One of my favorite things about this album is how subtly complex every song is. The best part about Landmarks is easily the creative guitar work of Max Eger and Daniel Palmentara. The winding emo riffs that lace through the album never lose their consistency and intertwine with the delightfully ambient keys of Brandon Gardner, expertly enough that the band could pass as an enjoyable instrumental act. The constant battle between the layered guitars backed by the bouncy blips and bloops of the keys add a certain unexpectedness to the record and cleanly distribute everything that needs to be known about My Mouth Is The Speaker.
Even though the instrumentation is spectacular throughout the entirety of Landmarks, one must give credit where it is due. Palmentara’s gritty voice is stylistically comparable to Nic Newsham of Gatsby’s American Dream or Kurt Travis of A Lot Like Birds, and his vocals are the perfect complement to the music. It is a rare opportunity to hear a man who has perfect control over the way he sings, but Palmentara does so with ease. Never over-stylizing, he knows exactly when it is appropriate to give it all he has (see “Striking Gold (In the Old West)”) and never takes his voice for granted. As he chillingly belts “I’ll let you know/I’ll let you know/If I ever strike gold/And I know/That feeling will never go/It will never get old” in the aforementioned song, this talent is as clear as the post-rocky outro that ends the track.

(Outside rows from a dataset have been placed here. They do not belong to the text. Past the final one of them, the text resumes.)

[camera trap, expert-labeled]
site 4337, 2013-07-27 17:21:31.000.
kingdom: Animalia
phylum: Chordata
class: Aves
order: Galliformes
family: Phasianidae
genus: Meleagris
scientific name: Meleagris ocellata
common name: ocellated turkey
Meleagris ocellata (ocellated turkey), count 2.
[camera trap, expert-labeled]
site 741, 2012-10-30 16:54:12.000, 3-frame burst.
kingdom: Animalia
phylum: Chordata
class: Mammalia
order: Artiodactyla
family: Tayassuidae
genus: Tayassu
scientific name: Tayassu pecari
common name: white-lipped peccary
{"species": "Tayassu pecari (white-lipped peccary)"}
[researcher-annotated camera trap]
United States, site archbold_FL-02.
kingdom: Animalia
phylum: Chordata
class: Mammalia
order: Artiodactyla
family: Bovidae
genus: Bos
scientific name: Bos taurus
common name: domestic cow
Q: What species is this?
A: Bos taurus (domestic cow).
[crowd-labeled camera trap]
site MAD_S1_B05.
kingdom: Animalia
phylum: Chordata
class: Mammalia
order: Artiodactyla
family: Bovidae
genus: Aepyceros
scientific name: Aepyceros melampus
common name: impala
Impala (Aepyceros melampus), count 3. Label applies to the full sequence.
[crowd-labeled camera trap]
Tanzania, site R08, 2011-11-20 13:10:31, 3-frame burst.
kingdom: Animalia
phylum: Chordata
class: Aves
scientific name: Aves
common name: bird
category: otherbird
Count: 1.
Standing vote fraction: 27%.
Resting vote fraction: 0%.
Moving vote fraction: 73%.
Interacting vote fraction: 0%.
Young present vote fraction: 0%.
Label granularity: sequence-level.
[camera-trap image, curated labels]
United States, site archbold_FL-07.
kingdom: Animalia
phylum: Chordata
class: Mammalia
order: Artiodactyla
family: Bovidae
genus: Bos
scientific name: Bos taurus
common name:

Lyrically, Palmentara enjoys using a certain bite comparable to Max Bemis. Lines like “Do you believe we can live vicariously through song?” and “Your life quilt-like, but does that blanket keep you warm?” maybe aren’t as tongue-in-cheek as the Say Anything singer, but they still resemble the same intention of angst and hopelessness that remain consistent throughout the record.
Though I get my fix from similar yet better-known bands, My Mouth Is The Speaker reminds me to root for the little guy. No matter how big the tour or sales numbers, sometimes the underdog can shine just as bright as its big label genre-mates.